Temperature and PMA affect different phases of exocytosis in bovine chromaffin cells

Amperometry was used to study secretory kinetics of single bovine chromaffin cells stimulated by transient depolarizations at different temperatures. The initial rate of release was moderately enhanced when the temperature was raised from 18 to 22 and 37 °C. Secretion increased drastically at a later period, 5–10 s after the initiation of stimulus. Interestingly, incubation of the cells with phorbol 12‐myristate 13‐acetate (PMA) clearly enhanced fast secretory components.
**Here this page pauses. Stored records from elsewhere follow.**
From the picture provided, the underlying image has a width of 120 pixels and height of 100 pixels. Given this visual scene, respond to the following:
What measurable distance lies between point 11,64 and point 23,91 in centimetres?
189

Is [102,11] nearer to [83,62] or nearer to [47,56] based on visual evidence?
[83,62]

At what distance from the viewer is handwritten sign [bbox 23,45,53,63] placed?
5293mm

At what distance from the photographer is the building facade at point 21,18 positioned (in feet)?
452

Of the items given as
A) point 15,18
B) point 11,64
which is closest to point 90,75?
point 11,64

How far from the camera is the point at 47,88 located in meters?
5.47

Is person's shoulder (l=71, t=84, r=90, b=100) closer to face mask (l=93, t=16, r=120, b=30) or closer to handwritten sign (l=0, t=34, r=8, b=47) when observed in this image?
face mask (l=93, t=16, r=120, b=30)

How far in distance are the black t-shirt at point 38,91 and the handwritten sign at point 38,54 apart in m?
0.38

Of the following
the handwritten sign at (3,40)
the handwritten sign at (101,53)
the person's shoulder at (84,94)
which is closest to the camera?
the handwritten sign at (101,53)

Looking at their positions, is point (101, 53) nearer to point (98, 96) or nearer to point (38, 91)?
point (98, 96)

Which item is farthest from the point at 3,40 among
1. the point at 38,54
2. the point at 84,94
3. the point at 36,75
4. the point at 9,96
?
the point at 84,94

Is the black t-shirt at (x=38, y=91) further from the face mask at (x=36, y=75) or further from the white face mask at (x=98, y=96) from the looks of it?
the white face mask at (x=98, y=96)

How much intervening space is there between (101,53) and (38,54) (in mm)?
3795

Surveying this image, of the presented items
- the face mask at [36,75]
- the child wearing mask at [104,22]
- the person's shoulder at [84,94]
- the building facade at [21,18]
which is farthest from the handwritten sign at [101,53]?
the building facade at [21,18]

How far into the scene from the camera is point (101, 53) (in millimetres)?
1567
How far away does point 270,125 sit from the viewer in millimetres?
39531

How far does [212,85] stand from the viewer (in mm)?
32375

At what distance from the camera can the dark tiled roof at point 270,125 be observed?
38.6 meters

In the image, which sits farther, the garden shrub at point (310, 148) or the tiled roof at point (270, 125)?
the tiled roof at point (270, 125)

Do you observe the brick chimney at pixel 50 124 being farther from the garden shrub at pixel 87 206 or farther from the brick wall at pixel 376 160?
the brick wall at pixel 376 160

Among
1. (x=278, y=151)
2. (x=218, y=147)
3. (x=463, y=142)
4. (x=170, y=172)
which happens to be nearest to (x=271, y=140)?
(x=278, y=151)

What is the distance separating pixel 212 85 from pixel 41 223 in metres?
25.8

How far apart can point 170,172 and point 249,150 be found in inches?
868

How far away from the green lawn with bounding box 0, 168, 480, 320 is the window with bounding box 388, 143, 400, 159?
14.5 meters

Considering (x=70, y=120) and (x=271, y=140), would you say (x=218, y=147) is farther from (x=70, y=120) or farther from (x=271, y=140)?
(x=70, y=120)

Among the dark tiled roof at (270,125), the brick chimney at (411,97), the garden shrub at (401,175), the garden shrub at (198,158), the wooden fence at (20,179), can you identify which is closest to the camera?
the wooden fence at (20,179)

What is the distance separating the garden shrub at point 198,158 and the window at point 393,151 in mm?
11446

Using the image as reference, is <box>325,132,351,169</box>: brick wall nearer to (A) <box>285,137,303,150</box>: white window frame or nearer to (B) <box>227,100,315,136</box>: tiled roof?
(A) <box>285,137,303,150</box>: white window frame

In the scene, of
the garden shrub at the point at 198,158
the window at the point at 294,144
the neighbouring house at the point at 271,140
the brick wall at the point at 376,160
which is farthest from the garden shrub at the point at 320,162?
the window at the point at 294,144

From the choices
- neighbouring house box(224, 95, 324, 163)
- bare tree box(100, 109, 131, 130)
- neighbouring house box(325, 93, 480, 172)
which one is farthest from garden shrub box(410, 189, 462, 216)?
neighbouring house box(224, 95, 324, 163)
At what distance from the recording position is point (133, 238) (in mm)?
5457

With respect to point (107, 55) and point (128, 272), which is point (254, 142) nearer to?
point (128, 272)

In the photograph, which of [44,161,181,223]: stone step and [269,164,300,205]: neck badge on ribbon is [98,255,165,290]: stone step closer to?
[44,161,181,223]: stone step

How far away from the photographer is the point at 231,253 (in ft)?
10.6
In addition, the rate of secretion of the slower component recruited by prolonged depolarizations (t > 30 s) was unaffected at the range of temperatures normally used in secretory experiments (22–37 °C). A ‘counting events’ analysis of secretion, which avoids the influence of event charge changes, showed specific increases in a population of vesicles fusing between 7 and 12 s over the same range of temperatures, and a marked increase in vesicles fusing during the initial phase (1–5 s), of PMA‐treated cell secretion. An analysis of temperature influence on transient components released by high sucrose, the secretion elicited by cell permeabilization with digitonin, and studies of the individual characteristics of amperometric events, allow us to conclude that an increase in the size of a secondary‐released vesicle population is the main factor contributing to temperature‐dependent enhancement of secretion, in clear contrast to the enhancement of fast releasable pools caused by phorbol esters.